BUENOS AIRES, ARGENTINA (FOLHAPRESS) – Rodrigo Paz Pereira emergiu como a grande surpresa das eleições bolivianas de 2025. Com pouco mais de 32% dos votos no primeiro turno, conseguiu meter-se no segundo turno que, em teoria, parecia pertencer ao empresário Samuel Doria Medina. Uma virada política surpreendente que agora o colocará na cadeira presidencial do Palácio Quemado como um dia ocorreu com seu pai, Jaime Paz Zamora (1989-1993).
Com Paz, agora, termina o ciclo de comando do esquerdista MAS (Movimento ao Socialismo). Entretanto, sua vitória, se olhada com lupa, deve muito ao movimento fundado por Evo Morales. Afinal, seu vice-presidente, o ex-policial Edman Lara, fez uma campanha de estilo populista, quase aparecendo mais do que Paz, e defendeu muitas das bandeiras parecidas às do MAS. Quando a Folha conversou com Evo, há poucas semanas, o ex-mandatário disse: “Paz subiu muito por causa de Lara, e Lara subiu muito porque está propondo os meus programas”.
Rodrigo Paz nasceu em exílio na Espanha, em Santiago de Compostela, durante períodos de instabilidade política vivida na Bolívia no fim dos anos 1960.
Sua mãe, Carmen Pereira Carballo, é espanhola, o que reforçou seu caráter transnacional desde cedo, mas também gera críticas, pelo fato de ele não ter crescido em solo boliviano.
Criado em um ambiente de constante deslocamento -sua família viveu em muitos países em razão da perseguição política–, Paz tenta traduzir essa vivência em retórica internacional e exibe habilidade em vários idiomas.
Nos últimos meses de campanha, circulou por dezenas de municípios, repetindo que não era “um candidato de seis meses”. “Minha vivência política vem de toda a minha vida.”
Paz construiu sua carreira em escala local antes de mirar a Presidência. De 2002 a 2010 foi deputado por Tarija, distrito tradicionalmente ligado a sua família e hoje de tendência mais anti-Evo.
Depois, migrou para a política municipal: presidiu o Conselho Municipal de Tarija (2010-2015) e assumiu a prefeitura local de 2015 a 2020. Em 2020, tornou-se senador por este departamento.
Durante seu mandato como prefeito, enfrentou acusações por um projeto de uma ponte aparentemente superfaturada, e apelidada de “Puente Millonario”, tendo sido investigada por supostas irregularidades contratuais.

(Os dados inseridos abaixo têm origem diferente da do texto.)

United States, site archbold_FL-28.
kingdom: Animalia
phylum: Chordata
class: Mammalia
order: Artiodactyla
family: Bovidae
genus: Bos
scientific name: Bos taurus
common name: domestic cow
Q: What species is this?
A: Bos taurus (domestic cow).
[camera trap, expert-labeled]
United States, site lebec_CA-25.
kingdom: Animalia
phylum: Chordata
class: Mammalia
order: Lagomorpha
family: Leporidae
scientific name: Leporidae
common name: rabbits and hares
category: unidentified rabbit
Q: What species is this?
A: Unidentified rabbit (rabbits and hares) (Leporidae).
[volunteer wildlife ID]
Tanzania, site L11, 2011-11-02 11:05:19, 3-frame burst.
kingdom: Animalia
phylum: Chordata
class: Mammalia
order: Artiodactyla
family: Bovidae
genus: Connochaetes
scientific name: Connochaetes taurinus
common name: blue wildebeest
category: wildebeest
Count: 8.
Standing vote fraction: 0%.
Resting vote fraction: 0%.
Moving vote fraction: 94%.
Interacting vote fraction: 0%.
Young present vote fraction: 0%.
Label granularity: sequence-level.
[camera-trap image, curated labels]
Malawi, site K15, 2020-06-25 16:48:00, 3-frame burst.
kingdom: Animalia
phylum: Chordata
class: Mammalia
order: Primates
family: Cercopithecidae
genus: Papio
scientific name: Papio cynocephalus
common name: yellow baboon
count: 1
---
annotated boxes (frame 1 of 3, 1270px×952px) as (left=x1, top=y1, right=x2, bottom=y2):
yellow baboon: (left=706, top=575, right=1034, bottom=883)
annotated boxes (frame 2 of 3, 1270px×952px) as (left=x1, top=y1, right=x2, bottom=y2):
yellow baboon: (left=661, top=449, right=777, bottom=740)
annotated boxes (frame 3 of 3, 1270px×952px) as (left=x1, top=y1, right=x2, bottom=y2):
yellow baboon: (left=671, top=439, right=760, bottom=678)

Nada ficou provado, mas esse episódio é apontado como ponto frágil em sua trajetória administrativa.
No Senado, adquiriu visibilidade defendendo a descentralização e a autonomia departamental, propostas que ecoam no discurso de dividir o poder entre governo central e estados -algo que o MAS sempre foi contra.
Paz se define como um “moderado pragmático”. Em declaração recente, apresentou sua fórmula de “capitalismo para todos”:
“Será um governo pragmático, tão pragmático e diverso quanto o povo boliviano”, afirmou.
Durante a campanha, Paz esteve buscando mesclar estímulos ao setor privado com a manutenção de políticas sociais -os tais que Evo Morales reivindica como seus. O ex-mandatário disse à Folha nas últimas semanas: “sem minhas políticas, a candidatura Paz/Lara não existe”.
Enquanto Quiroga propunha um ajuste ao “estilo Milei”, Paz diz que não haverá rupturas abruptas em suas políticas.
O discurso de Paz enfatiza compatibilizar crescimento com inclusão, equação difícil em um país com inflação alta, escassez de divisas e a atual grave crise energética.
Sua aliança com Edman Lara como vice também agregou a bandeira anticorrupção: Lara é ex-policial que denunciou irregularidades internas e saltou ao protagonismo público justamente por esse perfil de denunciante.
Rodrigo Paz não perde de vista os obstáculos. O país atravessa desequilíbrios macroeconômicos severos: reservas cambiais minguantes, escassez de gás e falta de dólares.
Derrubar subsídios sem gerar choque social será um teste complexo. Sua ambiguidade em alguns aspectos é criticada por analistas: há quem veja nessas evasivas programáticas uma arma política, mas o certo é que traz muita insegurança a alguns setores.
Paz terá de negociar no Congresso para viabilizar reformas, uma vez que a renovação da Casa dá mais margem de manobra a quem serão seus opositores.
Para seus eleitores, Paz representa a esperança de conciliar mudança e estabilidade. Não se mostrou como alguém radical, e esteve mais perto da população rural e andina que Quiroga. É a eles, portanto, que deveria mostrar resultados mais tangíveis.